Could you present every line of the listing below as a numbered list, skipping blank lines and leaving the pictures out?

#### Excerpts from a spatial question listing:
○ ○ ○ ○ ○ ○ ○

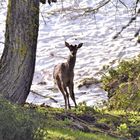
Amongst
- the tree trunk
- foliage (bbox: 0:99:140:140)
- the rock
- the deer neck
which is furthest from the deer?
the tree trunk

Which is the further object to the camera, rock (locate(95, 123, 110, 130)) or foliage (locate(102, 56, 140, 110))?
foliage (locate(102, 56, 140, 110))

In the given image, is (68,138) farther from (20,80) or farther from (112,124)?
(112,124)

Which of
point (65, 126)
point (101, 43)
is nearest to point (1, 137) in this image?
point (65, 126)

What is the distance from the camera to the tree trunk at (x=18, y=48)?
979 centimetres

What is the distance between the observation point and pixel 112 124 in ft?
38.5

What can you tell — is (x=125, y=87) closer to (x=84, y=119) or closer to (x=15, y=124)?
(x=84, y=119)

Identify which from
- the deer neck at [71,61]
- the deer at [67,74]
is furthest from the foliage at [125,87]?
the deer neck at [71,61]

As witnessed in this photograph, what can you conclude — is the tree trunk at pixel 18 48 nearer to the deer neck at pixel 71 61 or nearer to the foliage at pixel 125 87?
the deer neck at pixel 71 61

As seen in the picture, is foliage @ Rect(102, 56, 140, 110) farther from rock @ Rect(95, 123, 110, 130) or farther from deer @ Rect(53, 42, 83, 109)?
rock @ Rect(95, 123, 110, 130)

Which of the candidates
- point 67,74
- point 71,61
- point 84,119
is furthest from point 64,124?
point 71,61

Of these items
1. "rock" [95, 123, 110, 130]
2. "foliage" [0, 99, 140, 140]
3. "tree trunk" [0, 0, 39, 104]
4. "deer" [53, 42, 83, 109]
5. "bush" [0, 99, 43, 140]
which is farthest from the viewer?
"deer" [53, 42, 83, 109]

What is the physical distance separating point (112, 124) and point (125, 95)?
11.5 feet

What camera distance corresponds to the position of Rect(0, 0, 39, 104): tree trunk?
979 centimetres

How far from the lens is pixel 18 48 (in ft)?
32.3
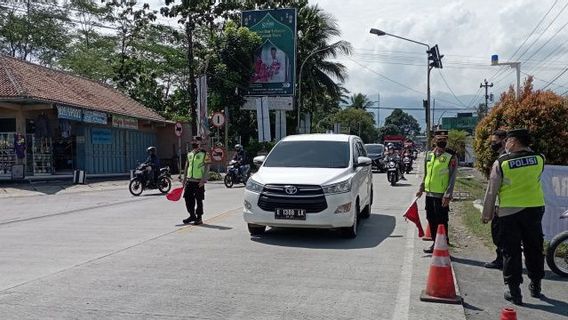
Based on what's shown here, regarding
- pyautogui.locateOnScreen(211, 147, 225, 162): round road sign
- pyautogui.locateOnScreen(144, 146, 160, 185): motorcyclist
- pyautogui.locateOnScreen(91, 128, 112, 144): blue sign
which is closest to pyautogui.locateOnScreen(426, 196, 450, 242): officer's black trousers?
pyautogui.locateOnScreen(144, 146, 160, 185): motorcyclist

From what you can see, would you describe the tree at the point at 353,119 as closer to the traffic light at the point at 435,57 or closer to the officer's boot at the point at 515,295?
the traffic light at the point at 435,57

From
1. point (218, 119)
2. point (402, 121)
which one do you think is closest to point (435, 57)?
point (218, 119)

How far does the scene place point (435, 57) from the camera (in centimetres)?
3070

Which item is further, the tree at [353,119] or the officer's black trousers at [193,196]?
the tree at [353,119]

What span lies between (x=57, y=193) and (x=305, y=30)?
28.0 meters

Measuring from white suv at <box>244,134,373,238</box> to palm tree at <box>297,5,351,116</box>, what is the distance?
32922mm

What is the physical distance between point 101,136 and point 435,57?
1754 centimetres

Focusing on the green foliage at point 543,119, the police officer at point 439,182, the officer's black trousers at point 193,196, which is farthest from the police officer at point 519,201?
the green foliage at point 543,119

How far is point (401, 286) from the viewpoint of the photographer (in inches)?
268

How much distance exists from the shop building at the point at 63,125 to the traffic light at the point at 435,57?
1541cm

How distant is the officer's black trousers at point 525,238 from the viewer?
6348 mm

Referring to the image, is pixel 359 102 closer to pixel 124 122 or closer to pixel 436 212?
pixel 124 122

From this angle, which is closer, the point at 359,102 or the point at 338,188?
the point at 338,188

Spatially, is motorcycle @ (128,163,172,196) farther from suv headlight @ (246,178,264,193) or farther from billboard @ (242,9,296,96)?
billboard @ (242,9,296,96)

○ ○ ○ ○ ○ ○ ○

#### Completed task:
1. Amongst
2. - the tree trunk
3. - foliage (bbox: 0:99:140:140)
4. - the rock
5. - the deer neck
6. which is furthest from the deer?
7. the tree trunk
8. Which is the further object to the camera, rock (locate(95, 123, 110, 130)) or foliage (locate(102, 56, 140, 110))?
9. foliage (locate(102, 56, 140, 110))
10. In the given image, is (68,138) farther from (20,80) or farther from (112,124)?
11. (112,124)
12. Which of
13. point (65, 126)
14. point (101, 43)
15. is nearest to point (1, 137) in this image?
16. point (65, 126)
17. What is the distance from the camera to the tree trunk at (x=18, y=48)?
18. 979 centimetres
19. What is the distance between the observation point and pixel 112 124 in ft?
20. 38.5
21. What can you tell — is (x=125, y=87) closer to (x=84, y=119) or closer to (x=15, y=124)?
22. (x=84, y=119)
23. Identify which from
24. - the deer neck at [71,61]
25. - the deer at [67,74]
26. is furthest from the foliage at [125,87]?
27. the deer neck at [71,61]
28. As witnessed in this photograph, what can you conclude — is the tree trunk at pixel 18 48 nearer to the deer neck at pixel 71 61 or nearer to the foliage at pixel 125 87?
29. the deer neck at pixel 71 61
30. As seen in the picture, is foliage @ Rect(102, 56, 140, 110) farther from rock @ Rect(95, 123, 110, 130) or farther from deer @ Rect(53, 42, 83, 109)?
31. rock @ Rect(95, 123, 110, 130)
32. Which of the candidates
33. - point 67,74
34. - point 71,61
35. - point 84,119
36. is furthest from point 64,124?
37. point 71,61
38. Of these items
39. 1. "rock" [95, 123, 110, 130]
40. 2. "foliage" [0, 99, 140, 140]
41. 3. "tree trunk" [0, 0, 39, 104]
42. 4. "deer" [53, 42, 83, 109]
43. 5. "bush" [0, 99, 43, 140]
44. which is farthest from the viewer?
45. "deer" [53, 42, 83, 109]
46. What is the physical distance separating point (112, 124) and point (125, 95)?
47. 11.5 feet
48. What camera distance corresponds to the position of Rect(0, 0, 39, 104): tree trunk?
49. 979 centimetres
50. How far from the lens is pixel 18 48 (in ft)?
51. 32.3
52. Based on what's shown here, regarding
53. - pyautogui.locateOnScreen(211, 147, 225, 162): round road sign
54. - pyautogui.locateOnScreen(144, 146, 160, 185): motorcyclist
55. - pyautogui.locateOnScreen(91, 128, 112, 144): blue sign
56. which is closest to pyautogui.locateOnScreen(426, 196, 450, 242): officer's black trousers?
57. pyautogui.locateOnScreen(144, 146, 160, 185): motorcyclist
58. From what you can see, would you describe the tree at the point at 353,119 as closer to the traffic light at the point at 435,57 or closer to the officer's boot at the point at 515,295?
59. the traffic light at the point at 435,57
60. From
61. 1. point (218, 119)
62. 2. point (402, 121)
63. which one do you think is closest to point (435, 57)?
64. point (218, 119)
65. How far does the scene place point (435, 57) from the camera (in centimetres)?
66. 3070
67. Which item is further, the tree at [353,119] or the officer's black trousers at [193,196]?
68. the tree at [353,119]
69. What span lies between (x=57, y=193) and (x=305, y=30)?
70. 28.0 meters
71. Measuring from white suv at <box>244,134,373,238</box> to palm tree at <box>297,5,351,116</box>, what is the distance?
72. 32922mm
73. What is the physical distance between point 101,136 and point 435,57?
74. 1754 centimetres
75. Focusing on the green foliage at point 543,119, the police officer at point 439,182, the officer's black trousers at point 193,196, which is farthest from the police officer at point 519,201?
76. the green foliage at point 543,119
77. How far is point (401, 286) from the viewpoint of the photographer (in inches)?
78. 268
79. How much distance exists from the shop building at the point at 63,125 to the traffic light at the point at 435,57?
80. 1541cm
81. How distant is the officer's black trousers at point 525,238 from the viewer?
82. 6348 mm
83. Referring to the image, is pixel 359 102 closer to pixel 124 122 or closer to pixel 436 212?
84. pixel 124 122
85. From this angle, which is closer, the point at 359,102 or the point at 338,188?
86. the point at 338,188
87. Spatially, is motorcycle @ (128,163,172,196) farther from suv headlight @ (246,178,264,193) or farther from billboard @ (242,9,296,96)?
88. billboard @ (242,9,296,96)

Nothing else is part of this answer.